Le groupe n’existe donc pas juridiquement, et n’est donc pas responsable de ses filiales, a priori.
Pourtant, dans une affaire retentissante qui concernait le groupe Aspocomp, des salariés licenciés ont tout de même recherché la responsabilité du groupe et donc de la société mère, dès lors qu’au jour de leurs licenciements, d’une part, leur employeur (la filiale) n’était pas en mesure de mettre en place un plan social (PSE) digne de ce nom, alors que les moyens financiers du groupe auraient permis de financer un plan social satisfaisant, et d’autre part, parce que les recherches de reclassement au niveau de groupe, afin d’éviter précisément leurs licenciements, n’avaient pas été accomplies.

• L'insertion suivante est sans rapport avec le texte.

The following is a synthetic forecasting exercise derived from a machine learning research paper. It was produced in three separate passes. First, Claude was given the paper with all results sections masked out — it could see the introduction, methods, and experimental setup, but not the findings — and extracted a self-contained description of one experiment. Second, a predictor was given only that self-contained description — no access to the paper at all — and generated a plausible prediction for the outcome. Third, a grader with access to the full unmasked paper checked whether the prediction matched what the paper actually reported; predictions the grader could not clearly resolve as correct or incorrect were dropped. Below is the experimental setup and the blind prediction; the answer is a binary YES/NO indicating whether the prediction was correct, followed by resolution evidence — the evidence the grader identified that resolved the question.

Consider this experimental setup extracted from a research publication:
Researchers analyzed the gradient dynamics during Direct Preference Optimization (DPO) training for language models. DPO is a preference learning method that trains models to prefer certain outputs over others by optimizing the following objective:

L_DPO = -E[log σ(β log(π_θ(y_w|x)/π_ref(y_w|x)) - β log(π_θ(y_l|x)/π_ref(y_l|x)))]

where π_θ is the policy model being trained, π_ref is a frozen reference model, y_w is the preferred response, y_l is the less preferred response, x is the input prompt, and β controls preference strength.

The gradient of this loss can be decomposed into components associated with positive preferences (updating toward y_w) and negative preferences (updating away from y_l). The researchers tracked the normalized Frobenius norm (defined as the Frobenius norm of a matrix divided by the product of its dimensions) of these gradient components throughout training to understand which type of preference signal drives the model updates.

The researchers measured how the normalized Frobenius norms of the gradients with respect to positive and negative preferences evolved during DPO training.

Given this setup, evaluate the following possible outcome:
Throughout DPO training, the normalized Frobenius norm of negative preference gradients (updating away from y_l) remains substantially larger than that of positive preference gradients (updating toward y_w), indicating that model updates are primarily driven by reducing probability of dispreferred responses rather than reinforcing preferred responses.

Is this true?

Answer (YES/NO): YES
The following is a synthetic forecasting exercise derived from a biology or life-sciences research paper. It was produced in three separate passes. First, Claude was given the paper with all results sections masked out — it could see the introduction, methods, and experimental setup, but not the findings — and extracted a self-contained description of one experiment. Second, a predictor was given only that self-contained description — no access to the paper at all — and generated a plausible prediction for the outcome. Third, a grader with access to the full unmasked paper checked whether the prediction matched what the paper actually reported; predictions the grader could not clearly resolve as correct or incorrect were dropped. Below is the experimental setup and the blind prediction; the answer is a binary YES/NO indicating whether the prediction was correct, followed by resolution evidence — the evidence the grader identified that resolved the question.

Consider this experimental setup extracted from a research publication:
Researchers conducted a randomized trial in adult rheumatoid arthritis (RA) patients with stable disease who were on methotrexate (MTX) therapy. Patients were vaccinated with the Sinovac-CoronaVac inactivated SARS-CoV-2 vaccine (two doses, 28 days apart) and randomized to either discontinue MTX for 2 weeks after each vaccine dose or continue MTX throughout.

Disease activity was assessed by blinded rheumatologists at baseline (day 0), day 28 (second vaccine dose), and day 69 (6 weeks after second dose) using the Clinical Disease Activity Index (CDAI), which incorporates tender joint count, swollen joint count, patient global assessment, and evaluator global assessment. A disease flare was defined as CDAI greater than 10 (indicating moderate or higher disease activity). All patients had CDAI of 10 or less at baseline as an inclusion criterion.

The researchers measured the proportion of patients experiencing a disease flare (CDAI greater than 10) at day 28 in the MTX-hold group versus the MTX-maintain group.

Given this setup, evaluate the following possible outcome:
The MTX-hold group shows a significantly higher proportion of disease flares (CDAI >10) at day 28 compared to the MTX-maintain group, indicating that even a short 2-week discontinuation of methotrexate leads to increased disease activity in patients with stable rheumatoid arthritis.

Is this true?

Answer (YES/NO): NO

Cette action était fondée sur deux textes légaux :
L’article L. 1235-10, deuxième alinéa, du Code du travail prévoit en effet que : « la validité du plan de sauvegarde de l’emploi est appréciée au regard des moyens dont dispose l’entreprise ou l’unité économique et sociale ou le groupe ».

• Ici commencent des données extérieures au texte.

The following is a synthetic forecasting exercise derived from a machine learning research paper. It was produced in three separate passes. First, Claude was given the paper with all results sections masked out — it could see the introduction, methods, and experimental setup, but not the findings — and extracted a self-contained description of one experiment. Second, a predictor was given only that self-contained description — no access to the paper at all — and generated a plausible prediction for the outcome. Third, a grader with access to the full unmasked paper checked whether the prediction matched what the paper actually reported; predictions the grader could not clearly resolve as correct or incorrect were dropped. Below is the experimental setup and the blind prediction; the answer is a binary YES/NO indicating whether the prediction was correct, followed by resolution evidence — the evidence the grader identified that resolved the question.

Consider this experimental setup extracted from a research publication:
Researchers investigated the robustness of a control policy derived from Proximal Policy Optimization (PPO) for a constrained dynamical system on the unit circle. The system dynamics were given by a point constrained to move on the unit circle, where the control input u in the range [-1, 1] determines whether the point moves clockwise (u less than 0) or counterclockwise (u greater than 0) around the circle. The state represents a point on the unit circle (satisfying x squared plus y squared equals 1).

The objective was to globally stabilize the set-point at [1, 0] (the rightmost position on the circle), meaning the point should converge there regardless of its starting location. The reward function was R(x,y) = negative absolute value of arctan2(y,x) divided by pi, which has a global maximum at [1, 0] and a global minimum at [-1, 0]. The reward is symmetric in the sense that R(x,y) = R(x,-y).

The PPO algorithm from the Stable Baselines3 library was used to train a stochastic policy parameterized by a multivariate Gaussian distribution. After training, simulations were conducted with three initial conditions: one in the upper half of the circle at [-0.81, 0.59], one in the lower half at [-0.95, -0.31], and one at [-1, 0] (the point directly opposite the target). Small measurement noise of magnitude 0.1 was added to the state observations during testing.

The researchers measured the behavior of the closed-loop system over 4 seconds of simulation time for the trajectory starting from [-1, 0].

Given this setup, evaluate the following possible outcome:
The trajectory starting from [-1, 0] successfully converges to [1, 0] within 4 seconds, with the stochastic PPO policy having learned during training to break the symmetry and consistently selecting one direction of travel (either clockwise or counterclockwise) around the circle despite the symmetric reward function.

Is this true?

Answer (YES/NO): NO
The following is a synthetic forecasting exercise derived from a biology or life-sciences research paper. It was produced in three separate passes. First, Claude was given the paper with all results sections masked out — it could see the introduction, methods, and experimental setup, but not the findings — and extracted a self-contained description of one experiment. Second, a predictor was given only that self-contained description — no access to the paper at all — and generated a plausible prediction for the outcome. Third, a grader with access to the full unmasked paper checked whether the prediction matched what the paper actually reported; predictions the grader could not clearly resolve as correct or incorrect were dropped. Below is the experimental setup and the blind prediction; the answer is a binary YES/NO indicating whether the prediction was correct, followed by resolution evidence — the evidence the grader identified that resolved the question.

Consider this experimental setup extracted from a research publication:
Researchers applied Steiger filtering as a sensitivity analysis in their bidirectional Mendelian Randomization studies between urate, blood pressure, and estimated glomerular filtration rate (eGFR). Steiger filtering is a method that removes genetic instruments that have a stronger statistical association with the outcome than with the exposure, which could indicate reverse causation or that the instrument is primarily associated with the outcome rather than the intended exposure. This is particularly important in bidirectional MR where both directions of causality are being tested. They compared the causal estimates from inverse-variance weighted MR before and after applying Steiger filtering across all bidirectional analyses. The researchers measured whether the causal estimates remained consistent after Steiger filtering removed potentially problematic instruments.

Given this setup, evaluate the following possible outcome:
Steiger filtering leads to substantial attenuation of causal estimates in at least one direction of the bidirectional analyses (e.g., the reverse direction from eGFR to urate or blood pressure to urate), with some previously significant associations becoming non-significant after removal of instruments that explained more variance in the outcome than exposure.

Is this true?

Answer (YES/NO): NO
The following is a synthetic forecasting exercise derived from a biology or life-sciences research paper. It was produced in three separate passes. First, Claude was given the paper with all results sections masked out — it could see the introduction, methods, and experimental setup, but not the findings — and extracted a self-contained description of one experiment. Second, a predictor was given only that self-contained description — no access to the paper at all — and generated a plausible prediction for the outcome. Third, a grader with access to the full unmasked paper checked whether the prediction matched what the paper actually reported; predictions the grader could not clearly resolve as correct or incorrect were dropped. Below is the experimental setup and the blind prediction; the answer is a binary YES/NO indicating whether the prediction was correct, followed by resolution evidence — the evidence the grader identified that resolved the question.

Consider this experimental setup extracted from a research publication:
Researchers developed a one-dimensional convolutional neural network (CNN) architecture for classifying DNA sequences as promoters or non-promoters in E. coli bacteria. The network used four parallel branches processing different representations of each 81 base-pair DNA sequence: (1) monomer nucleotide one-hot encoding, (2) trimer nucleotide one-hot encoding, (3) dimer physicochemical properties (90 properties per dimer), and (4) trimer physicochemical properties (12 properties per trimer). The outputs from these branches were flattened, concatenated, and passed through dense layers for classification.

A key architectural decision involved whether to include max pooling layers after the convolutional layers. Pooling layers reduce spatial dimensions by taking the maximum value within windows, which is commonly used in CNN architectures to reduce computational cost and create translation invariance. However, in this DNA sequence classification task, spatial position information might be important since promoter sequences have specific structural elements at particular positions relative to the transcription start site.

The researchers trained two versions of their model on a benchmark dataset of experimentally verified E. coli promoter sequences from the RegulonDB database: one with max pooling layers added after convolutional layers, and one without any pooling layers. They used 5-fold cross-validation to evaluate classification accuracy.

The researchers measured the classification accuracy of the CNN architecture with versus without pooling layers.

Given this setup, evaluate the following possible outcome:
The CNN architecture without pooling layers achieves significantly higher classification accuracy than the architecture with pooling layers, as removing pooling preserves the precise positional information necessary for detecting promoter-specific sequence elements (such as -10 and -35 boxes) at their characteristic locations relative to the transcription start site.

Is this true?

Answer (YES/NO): NO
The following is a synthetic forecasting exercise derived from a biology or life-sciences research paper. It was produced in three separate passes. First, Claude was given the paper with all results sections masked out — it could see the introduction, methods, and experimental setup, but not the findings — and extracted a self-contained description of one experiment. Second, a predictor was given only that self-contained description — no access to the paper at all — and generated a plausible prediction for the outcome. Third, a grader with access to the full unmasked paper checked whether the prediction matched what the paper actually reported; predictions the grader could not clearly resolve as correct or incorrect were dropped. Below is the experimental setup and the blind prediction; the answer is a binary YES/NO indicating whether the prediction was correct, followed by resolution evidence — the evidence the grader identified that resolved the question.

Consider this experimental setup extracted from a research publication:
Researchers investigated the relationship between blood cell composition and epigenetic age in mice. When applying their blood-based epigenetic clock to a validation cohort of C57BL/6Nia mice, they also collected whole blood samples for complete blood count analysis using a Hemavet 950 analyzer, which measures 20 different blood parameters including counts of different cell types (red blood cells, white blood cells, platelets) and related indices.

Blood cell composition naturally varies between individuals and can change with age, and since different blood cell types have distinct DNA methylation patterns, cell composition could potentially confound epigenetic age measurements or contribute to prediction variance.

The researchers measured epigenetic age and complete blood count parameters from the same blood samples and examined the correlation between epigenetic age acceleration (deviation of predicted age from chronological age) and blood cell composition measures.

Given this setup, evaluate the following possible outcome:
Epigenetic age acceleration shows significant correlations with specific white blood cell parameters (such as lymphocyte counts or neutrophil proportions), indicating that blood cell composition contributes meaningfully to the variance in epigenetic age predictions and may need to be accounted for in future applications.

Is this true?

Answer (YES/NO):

L’article L.1233-4, alinéa 1, du Code du travail dispose également que : « le licenciement pour motif économique d’un salarié ne peut intervenir que lorsque tous les efforts de formation et d’adaptation ont été réalisés et que le reclassement de l’intéressé ne peut être opéré dans l’entreprise ou dans les entreprises du groupe auquel il appartient ».

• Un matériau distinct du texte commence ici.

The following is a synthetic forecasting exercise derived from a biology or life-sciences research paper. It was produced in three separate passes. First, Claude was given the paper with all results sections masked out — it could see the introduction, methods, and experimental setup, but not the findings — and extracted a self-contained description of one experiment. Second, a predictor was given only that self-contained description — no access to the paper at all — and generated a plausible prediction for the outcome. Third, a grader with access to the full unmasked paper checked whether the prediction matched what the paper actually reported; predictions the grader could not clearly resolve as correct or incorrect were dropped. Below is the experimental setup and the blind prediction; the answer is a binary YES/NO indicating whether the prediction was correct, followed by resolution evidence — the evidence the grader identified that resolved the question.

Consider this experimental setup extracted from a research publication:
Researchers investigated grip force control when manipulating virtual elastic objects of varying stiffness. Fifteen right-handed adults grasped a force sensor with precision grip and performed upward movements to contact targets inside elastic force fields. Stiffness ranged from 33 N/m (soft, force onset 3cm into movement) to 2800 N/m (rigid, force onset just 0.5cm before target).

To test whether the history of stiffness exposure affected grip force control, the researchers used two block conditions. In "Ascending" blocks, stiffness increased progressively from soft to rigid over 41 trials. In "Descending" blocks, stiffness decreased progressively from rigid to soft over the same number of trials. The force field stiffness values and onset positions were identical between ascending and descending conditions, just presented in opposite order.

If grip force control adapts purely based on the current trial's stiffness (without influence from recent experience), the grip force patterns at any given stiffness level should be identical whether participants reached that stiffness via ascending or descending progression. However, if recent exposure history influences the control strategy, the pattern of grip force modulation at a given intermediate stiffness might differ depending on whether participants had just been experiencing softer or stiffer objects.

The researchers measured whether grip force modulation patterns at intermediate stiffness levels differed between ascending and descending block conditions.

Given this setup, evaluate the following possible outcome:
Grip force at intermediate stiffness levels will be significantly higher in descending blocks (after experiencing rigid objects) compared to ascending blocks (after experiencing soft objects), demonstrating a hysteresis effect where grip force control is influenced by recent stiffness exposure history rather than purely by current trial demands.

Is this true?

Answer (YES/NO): NO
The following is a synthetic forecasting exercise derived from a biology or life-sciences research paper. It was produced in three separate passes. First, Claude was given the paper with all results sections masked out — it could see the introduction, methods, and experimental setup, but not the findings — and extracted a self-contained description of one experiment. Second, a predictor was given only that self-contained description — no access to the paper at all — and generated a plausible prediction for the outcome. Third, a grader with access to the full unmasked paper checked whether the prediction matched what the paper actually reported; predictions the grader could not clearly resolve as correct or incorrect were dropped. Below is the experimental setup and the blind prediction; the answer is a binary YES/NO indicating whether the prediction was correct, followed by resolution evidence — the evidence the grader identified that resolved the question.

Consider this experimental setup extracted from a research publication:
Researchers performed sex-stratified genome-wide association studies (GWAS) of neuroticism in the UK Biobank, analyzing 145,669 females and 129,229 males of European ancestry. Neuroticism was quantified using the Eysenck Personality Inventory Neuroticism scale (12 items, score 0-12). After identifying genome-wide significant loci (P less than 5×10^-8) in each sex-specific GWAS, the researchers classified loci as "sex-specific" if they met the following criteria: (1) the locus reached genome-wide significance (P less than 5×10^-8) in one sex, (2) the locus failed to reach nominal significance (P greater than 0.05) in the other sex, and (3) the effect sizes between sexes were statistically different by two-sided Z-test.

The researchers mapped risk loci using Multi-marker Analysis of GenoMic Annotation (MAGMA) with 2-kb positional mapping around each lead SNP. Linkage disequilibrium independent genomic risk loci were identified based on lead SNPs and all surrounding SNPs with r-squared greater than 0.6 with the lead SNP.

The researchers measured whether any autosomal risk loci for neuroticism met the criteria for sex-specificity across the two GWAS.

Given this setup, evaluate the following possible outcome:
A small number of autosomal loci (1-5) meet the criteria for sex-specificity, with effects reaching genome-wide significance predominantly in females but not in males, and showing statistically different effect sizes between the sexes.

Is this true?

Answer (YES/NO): NO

La cour d’appel de Rennes jugea, de façon très innovante il faut bien le reconnaître, que la société mère devait être condamnée à payer les dommages-intérêts à tous les salariés licenciés pour licenciement sans cause réelle et sérieuse, faute de preuve de recherche sérieuse de reclassement dans le groupe.
Saisie par la société mère, la Cour de cassation (Cass. soc., 19 juin 2007) a tranché cette question en rappelant les principes de notre Droit actuel : elle a finalement rejeté le pourvoi et n’a pas censuré cet arrêt, mais cela ne veut pas dire pour autant (contrairement à ce qu’on a pu lire parfois) qu’elle ait admis le principe d’une responsabilité du groupe (et de la société mère) en lieu et place de celle de la filiale. Pourquoi ?
Parce que la Cour de cassation a simplement relevé que la société mère avait été jugée co-employeur des salariés de sa filiale, au motif que le juge du fond avait « constaté que les salariés avaient accompli leur travail sous la direction et au profit des sociétés Aspocomp (filiales) et Aspocomp Group OYJ (mère), dont les intérêts, les activités et la direction étaient confondues », formule classiquement retenue par la jurisprudence pour conclure à la situation de co-emploi d’un salarié à l’intérieur d’un groupe.
La société Aspocomp Group OYJ n’a donc pas été condamnée en raison de son statut particulier de société mère, mais en raison du fait qu’elle était co-employeur des salariés licenciés, ce qui est tout à fait différent.
Au-delà de cette analyse juridique subtile, il est vrai qu’il n’est pas totalement incohérent, sur le plan économique et surtout sur le plan de l’équité, de rendre le groupe et/ou ses membres (la société mère en premier lieu) co-débiteur de l’obligation de reclassement ou d’élaboration d’un plan social, qui pèse sur ses filiales à l’occasion de licenciements économiques.
En pratique toutefois, une telle solution, aussi séduisante soit-elle, serait très difficile à mettre en place si l’on songe aux groupes de dimension internationale et même communautaire, avec des législations sociales très différentes : les employeurs français accepteraient-ils par exemple de se voir imposer des contraintes similaires par des États tiers ?…
Surtout, cette solution irait à l’encontre des principes de notre Droit qui ne reconnaît pas la personnalité morale au groupe de sociétés.
Faut-il légiférer afin de créer un régime de responsabilité sociale particulier aux groupes ?
Certains répondront que ce serait suicidaire car cela ruinerait les investissements étrangers en France ; d’autres que la protection sociale des salariés n’a pas de prix…
Chacun se fera son opinion, mais à ce jour, cette responsabilité sociale particulière aux groupes n’existe pas, ni dans la loi, ni en jurisprudence. Pour le moment en tout cas… affaire à suivre.